**TEXT PASSAGE**.
Sunday, June 27, 2010

Broemmelsiek race

Sunday's race was an epic battle. Although the race had a pretty small turn out, with many notables, who would have seriously altered the race, not present. I've had a goal since last season of being competitive on my singlespeed in the expert category and today was good step towards that goal...missed the podium by just over 15 seconds. There's always some kind of afterthought post-race about how to do better and messing up such-and-such a situation, but that's all just water under the bridge. The important thing in my mind and for me in my life right now, is just getting out there and competing. Some days I may feel great, like today, and others I may feel awful and either quit or come extremely close to quitting.

I rode a 36x18 on what was a pretty perfect single speed course. I usually like more climbing, but today's course was almost like a cross race with never ending quick, sharp turns, little dips, and a very undulating gradient. I didn't pre-ride the course and honestly, I don't think a couple of more laps on a course makes that big of a difference, especially in a 6 lap race. Home field advantage on a trail that one rides a few times a week is a totally different story...huge advantage, but on a day like sunday, I'd rather try and ride 3rd or 4th wheel behind some really good riders and see what happens.

**GIVEN ENTRIES**.
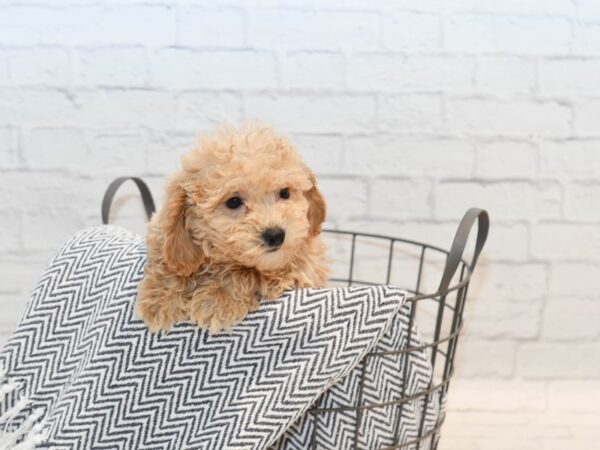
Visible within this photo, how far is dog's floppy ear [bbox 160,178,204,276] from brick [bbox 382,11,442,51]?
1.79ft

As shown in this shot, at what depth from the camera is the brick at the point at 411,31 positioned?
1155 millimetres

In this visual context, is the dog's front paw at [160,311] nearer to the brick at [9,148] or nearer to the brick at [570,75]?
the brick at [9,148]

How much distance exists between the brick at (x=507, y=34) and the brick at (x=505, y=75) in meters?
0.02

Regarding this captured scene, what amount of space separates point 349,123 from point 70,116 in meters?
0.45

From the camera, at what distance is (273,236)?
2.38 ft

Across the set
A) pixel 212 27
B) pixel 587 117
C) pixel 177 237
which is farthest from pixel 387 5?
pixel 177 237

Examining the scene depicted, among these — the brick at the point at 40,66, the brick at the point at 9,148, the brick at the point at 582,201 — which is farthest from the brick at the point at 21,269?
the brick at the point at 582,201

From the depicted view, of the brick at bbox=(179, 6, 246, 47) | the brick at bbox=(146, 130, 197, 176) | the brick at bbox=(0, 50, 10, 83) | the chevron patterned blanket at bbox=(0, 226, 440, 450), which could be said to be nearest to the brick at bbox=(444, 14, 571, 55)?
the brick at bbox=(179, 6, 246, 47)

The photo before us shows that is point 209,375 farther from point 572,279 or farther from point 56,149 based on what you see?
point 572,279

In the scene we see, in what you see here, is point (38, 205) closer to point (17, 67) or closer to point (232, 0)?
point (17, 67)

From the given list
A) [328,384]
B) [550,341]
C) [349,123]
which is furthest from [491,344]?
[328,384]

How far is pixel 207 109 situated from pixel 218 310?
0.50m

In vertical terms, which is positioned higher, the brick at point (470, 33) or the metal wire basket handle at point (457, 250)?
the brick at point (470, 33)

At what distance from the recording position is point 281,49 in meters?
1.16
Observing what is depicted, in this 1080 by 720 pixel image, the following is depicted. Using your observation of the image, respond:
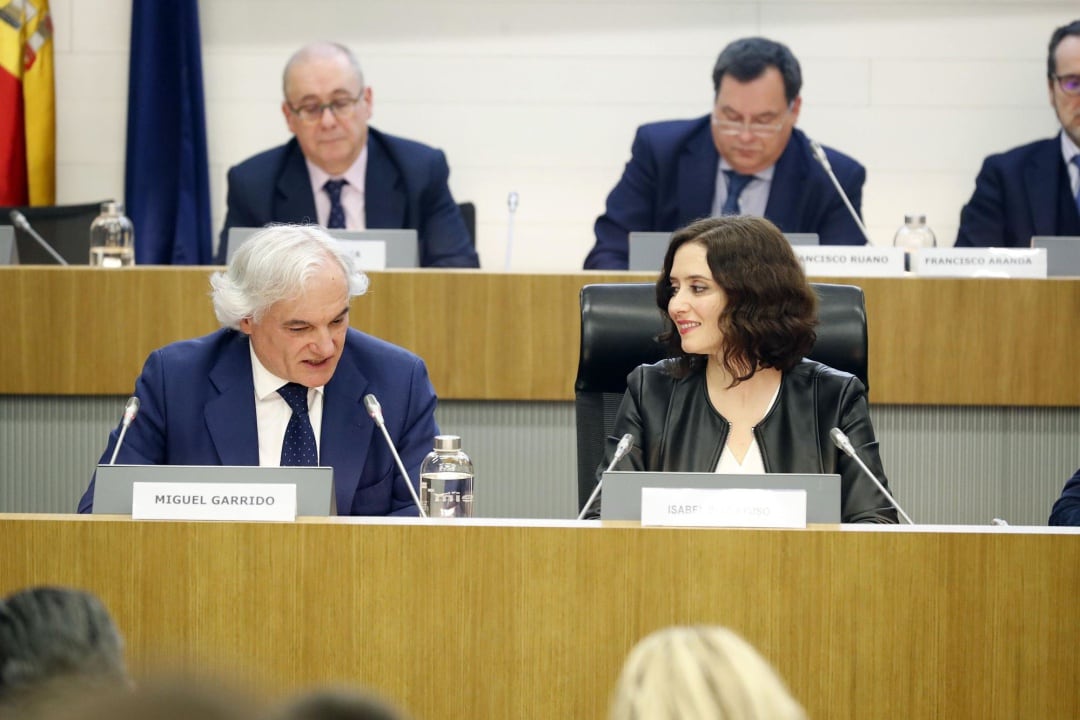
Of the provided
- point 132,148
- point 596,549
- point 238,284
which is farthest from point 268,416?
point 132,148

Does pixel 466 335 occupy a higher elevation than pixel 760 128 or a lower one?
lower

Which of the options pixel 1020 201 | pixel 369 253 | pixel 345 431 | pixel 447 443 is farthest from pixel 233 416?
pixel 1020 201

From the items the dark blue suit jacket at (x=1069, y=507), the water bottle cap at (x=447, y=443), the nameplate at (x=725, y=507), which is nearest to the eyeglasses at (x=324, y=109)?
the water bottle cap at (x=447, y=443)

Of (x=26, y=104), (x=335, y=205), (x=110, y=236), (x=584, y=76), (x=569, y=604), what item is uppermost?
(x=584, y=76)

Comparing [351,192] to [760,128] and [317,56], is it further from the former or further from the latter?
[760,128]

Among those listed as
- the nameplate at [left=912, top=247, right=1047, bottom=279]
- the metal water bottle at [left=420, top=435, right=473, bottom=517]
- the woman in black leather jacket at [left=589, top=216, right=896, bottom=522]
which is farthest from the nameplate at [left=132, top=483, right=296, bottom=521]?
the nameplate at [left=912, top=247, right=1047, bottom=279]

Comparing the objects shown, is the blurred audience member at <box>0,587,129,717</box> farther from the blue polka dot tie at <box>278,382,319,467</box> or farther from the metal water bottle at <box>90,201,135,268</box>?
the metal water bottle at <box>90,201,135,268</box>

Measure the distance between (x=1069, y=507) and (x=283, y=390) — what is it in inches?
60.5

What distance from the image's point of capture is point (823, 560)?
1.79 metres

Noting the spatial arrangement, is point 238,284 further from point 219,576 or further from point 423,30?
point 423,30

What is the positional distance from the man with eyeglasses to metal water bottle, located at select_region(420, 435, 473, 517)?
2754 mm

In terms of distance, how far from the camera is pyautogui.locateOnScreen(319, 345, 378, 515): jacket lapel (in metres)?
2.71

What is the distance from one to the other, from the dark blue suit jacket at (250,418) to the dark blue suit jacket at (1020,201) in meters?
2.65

**TASK INSTRUCTIONS**.
#1 In the Broemmelsiek race post, what gear did the writer ride?
#2 Please repeat everything in the Broemmelsiek race post from "Broemmelsiek race" down to "close to quitting.".

**SOLUTIONS FOR EACH TASK**.
#1 36x18

#2
Broemmelsiek race

Sunday's race was an epic battle. Although the race had a pretty small turn out, with many notables, who would have seriously altered the race, not present. I've had a goal since last season of being competitive on my singlespeed in the expert category and today was good step towards that goal...missed the podium by just over 15 seconds. There's always some kind of afterthought post-race about how to do better and messing up such-and-such a situation, but that's all just water under the bridge. The important thing in my mind and for me in my life right now, is just getting out there and competing. Some days I may feel great, like today, and others I may feel awful and either quit or come extremely close to quitting.